Carb Loading for Runners: A Guide to Maximising Your Energy Come Race Day
‘Carb loading’, less commonly known as ‘carbo loading’, is a proven fuelling strategy used by endurance athletes such as runners and cyclists to boost their energy levels and performance on race day.
This is especially important for longer races such as marathons and ultramarathons.
The most simple way to summarise carb loading is eating more carbohydrates than usual in an attempt to increase the fuel stores available in your muscles.
When done correctly, this should lead to improved performance and reduced feeling of fatigue.
However, carb loading before race day can be a confusing and intimidating prospect for many. Runners have to contend with different variables such as body types, genders, ages, metabolic rates, and even types of carbohydrates, all of which can make it hard to judge what to eat and when.
Luckily for you, we’ve done the research, and have broken down the core things you need to know here, making carb loading before a marathon or other event easier than ever!
First, let’s go a little more in depth on the basics:
What is Carb Loading?
As you may already know, carbohydrates are the body’s primary source of energy, making them arguably the most important food source for runners and endurance athletes.
Carbs that aren’t immediately used are stored as glycogen in muscular tissue and other organs such as the liver. The body is then able to access these stores during periods of endurance exercise such as a long run or bike ride.
That feeling you get when you’ve run for too long and suddenly struggle to maintain pace? That is scientifically known as glycogen depletion, but for the purposes of this post you can also call it carb depletion.
Carb loading is the strategy of increasing these glycogen stores above their normal levels by eating more carbs than normal for several days. It is unlikely to be beneficial for exercise shorter than 60 minutes, since this would rarely be enough for glycogen stores to run low. However, evidence strongly supports the benefits of carb loading for exercise over 60 minutes.
Where Did The Term ‘Carb Loading’ Come From?
The concept of carb loading was popularised by Ron Hill. one of the first UK ultra-runners.
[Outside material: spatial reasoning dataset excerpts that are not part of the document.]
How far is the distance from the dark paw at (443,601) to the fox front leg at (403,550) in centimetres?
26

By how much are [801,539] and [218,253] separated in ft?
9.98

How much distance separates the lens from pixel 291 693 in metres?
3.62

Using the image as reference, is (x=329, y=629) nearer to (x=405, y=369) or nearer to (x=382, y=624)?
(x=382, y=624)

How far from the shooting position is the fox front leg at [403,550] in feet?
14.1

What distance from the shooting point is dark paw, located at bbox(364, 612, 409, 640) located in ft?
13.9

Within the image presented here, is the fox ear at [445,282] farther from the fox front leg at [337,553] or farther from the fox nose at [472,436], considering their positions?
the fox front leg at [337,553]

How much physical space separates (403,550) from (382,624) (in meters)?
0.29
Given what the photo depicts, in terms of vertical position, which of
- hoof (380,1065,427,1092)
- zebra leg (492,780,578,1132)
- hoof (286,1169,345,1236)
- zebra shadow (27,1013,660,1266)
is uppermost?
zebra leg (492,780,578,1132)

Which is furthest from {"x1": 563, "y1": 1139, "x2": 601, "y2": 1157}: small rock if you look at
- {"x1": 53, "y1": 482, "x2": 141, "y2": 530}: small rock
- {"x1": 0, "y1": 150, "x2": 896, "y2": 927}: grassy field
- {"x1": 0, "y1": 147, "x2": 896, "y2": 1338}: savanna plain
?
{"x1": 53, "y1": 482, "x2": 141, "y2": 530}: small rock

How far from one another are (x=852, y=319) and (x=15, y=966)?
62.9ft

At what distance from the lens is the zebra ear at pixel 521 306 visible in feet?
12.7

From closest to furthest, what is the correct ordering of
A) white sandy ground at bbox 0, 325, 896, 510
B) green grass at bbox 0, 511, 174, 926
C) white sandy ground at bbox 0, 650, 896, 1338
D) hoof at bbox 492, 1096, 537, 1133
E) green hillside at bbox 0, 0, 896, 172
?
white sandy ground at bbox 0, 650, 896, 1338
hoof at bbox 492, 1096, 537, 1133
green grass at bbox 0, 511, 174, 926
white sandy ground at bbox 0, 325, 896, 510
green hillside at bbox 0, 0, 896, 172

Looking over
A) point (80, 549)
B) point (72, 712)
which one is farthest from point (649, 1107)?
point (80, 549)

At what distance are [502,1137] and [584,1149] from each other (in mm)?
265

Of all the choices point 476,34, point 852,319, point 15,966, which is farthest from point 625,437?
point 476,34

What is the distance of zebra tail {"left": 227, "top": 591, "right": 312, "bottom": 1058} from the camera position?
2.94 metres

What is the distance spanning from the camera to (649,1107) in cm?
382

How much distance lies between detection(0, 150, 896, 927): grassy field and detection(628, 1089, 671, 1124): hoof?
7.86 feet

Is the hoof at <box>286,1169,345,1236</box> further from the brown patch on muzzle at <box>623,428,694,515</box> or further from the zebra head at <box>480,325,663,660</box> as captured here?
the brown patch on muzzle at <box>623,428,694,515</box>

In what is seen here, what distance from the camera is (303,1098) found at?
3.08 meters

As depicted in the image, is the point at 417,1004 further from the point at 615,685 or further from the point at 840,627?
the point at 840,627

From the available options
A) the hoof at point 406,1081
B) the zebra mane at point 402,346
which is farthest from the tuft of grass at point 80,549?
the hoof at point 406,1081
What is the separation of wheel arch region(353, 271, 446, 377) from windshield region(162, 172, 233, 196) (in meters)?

Ron prepared himself for the 1969 European Athletics Championships in Athens by using carb loading, something that later earned him pioneer status.
Ron had heard of the Saltin-Hermansson diet, which was based around glycogen depletion and was commonly used for cyclists at the time - but became the first known runner to use a similar strategy.
His success led to the popularisation of carb loading, and in the modern day it is commonly discussed and utilised by a wide range of athletes.
How Does Carb Loading Work?
The most common strategy for carb loading is eating higher levels of carbohydrates for 1-3 days before your race or event, although less exercise than usual is advisable for this time period too.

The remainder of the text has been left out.